» **Exercise prompt**:
From the first line of the data below, repeat each line exactly until you reach the line with "Researchers conducted an"; include that line too.

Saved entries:
----------

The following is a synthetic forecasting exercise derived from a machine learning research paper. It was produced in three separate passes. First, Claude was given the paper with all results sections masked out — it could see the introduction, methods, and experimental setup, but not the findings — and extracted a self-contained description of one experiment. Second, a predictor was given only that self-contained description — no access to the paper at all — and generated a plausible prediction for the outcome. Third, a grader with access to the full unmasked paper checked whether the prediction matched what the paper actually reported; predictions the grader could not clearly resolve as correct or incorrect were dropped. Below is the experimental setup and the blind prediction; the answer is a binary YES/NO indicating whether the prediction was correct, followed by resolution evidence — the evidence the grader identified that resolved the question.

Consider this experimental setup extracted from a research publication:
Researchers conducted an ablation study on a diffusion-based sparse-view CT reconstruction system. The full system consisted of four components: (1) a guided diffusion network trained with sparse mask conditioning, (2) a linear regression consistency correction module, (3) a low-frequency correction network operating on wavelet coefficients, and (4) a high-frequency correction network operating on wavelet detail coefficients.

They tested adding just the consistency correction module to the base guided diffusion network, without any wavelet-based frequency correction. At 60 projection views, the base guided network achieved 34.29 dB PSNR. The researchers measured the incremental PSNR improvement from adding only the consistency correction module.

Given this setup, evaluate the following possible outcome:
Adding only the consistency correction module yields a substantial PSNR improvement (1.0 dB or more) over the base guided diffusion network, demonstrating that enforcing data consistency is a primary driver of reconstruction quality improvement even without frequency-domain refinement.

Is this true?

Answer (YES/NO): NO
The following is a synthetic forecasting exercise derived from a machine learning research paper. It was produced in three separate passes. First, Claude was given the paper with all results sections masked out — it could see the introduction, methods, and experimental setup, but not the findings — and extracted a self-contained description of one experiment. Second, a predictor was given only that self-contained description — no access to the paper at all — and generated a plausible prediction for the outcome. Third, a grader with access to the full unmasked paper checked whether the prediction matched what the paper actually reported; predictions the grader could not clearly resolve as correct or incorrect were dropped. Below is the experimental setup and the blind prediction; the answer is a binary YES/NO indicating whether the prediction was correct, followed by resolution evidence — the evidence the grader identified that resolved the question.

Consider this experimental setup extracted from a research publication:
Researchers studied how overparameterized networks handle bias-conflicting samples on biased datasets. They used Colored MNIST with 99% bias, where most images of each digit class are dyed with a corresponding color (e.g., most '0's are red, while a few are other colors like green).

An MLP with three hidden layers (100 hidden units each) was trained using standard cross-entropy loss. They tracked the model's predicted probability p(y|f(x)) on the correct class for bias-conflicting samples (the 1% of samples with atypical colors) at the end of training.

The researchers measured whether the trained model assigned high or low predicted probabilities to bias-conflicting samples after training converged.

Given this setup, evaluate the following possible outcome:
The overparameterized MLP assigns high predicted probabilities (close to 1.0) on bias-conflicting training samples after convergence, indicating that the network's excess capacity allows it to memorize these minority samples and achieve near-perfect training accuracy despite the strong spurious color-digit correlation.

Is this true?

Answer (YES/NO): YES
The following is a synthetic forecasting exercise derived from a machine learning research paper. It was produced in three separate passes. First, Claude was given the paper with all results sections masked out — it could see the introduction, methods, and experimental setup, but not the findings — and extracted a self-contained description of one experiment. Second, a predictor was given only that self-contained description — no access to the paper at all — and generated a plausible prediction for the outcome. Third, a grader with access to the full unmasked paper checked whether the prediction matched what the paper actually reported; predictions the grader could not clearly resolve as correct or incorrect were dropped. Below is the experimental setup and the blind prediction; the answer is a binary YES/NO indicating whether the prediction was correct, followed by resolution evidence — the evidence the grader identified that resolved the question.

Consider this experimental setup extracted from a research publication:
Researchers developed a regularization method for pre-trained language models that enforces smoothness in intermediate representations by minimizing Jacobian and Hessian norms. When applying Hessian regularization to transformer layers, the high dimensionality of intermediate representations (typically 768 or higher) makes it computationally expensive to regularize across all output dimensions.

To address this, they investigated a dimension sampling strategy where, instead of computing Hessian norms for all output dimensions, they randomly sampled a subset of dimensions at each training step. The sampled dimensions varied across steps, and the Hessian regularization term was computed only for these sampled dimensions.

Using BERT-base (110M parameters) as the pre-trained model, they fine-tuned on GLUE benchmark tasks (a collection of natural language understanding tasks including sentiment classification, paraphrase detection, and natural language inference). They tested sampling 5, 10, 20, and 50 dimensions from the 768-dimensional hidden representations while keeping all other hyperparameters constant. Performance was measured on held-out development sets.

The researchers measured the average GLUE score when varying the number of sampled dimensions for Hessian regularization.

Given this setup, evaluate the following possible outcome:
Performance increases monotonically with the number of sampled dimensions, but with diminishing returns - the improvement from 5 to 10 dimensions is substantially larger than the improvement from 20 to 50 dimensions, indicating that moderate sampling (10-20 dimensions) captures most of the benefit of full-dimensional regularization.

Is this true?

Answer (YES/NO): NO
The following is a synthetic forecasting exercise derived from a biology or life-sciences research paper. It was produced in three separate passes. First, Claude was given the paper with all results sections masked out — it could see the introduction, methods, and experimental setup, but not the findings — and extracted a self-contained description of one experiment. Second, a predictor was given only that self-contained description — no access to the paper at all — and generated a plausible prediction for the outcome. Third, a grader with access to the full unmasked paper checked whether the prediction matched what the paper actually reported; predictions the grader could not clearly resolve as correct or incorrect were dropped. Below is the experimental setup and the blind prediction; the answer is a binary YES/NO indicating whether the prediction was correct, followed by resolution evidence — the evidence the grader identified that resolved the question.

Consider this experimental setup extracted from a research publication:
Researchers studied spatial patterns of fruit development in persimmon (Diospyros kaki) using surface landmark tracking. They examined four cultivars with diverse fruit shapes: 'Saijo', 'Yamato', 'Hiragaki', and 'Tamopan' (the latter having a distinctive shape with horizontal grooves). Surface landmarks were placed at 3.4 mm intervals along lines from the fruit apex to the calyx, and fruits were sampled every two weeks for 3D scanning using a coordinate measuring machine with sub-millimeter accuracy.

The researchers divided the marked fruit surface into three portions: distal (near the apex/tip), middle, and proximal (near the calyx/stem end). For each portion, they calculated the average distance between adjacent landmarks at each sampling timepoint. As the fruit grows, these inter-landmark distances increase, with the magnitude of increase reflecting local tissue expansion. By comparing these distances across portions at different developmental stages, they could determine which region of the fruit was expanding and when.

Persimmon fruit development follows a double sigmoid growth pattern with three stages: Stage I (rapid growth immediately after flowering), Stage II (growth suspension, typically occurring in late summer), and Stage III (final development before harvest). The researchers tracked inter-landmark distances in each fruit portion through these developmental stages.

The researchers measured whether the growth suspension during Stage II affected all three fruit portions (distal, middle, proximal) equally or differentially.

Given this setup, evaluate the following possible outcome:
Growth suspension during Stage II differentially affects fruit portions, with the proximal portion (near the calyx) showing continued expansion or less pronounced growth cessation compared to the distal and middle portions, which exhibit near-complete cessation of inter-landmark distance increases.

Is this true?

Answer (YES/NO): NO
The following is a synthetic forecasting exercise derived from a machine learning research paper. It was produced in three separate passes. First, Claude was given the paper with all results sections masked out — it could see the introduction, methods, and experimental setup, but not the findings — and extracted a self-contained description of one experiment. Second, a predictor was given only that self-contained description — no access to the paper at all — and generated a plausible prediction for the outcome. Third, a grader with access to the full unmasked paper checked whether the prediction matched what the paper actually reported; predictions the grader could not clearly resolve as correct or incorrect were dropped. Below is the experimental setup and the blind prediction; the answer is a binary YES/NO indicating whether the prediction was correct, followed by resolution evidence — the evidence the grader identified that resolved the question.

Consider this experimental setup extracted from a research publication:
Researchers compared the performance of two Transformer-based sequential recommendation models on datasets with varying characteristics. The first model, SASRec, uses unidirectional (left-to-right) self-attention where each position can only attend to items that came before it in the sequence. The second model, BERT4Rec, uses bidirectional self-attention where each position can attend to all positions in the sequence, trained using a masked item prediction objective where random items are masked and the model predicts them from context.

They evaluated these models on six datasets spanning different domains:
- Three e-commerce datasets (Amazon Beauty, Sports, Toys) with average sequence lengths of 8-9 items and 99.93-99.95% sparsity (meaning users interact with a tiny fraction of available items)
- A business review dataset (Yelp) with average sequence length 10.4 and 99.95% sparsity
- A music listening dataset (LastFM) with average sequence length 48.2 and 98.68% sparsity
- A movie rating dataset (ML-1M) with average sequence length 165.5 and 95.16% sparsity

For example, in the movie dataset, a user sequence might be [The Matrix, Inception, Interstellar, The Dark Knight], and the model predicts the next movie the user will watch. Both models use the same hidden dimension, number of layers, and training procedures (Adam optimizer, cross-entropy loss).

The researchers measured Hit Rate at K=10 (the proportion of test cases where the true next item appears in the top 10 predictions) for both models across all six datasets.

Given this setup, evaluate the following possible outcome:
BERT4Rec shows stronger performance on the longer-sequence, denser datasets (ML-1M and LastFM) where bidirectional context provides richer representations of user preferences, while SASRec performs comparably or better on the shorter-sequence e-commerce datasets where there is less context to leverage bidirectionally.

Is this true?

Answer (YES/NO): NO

----------

» **Task solution**:
The following is a synthetic forecasting exercise derived from a machine learning research paper. It was produced in three separate passes. First, Claude was given the paper with all results sections masked out — it could see the introduction, methods, and experimental setup, but not the findings — and extracted a self-contained description of one experiment. Second, a predictor was given only that self-contained description — no access to the paper at all — and generated a plausible prediction for the outcome. Third, a grader with access to the full unmasked paper checked whether the prediction matched what the paper actually reported; predictions the grader could not clearly resolve as correct or incorrect were dropped. Below is the experimental setup and the blind prediction; the answer is a binary YES/NO indicating whether the prediction was correct, followed by resolution evidence — the evidence the grader identified that resolved the question.

Consider this experimental setup extracted from a research publication:
Researchers conducted an ablation study on a diffusion-based sparse-view CT reconstruction system. The full system consisted of four components: (1) a guided diffusion network trained with sparse mask conditioning, (2) a linear regression consistency correction module, (3) a low-frequency correction network operating on wavelet coefficients, and (4) a high-frequency correction network operating on wavelet detail coefficients.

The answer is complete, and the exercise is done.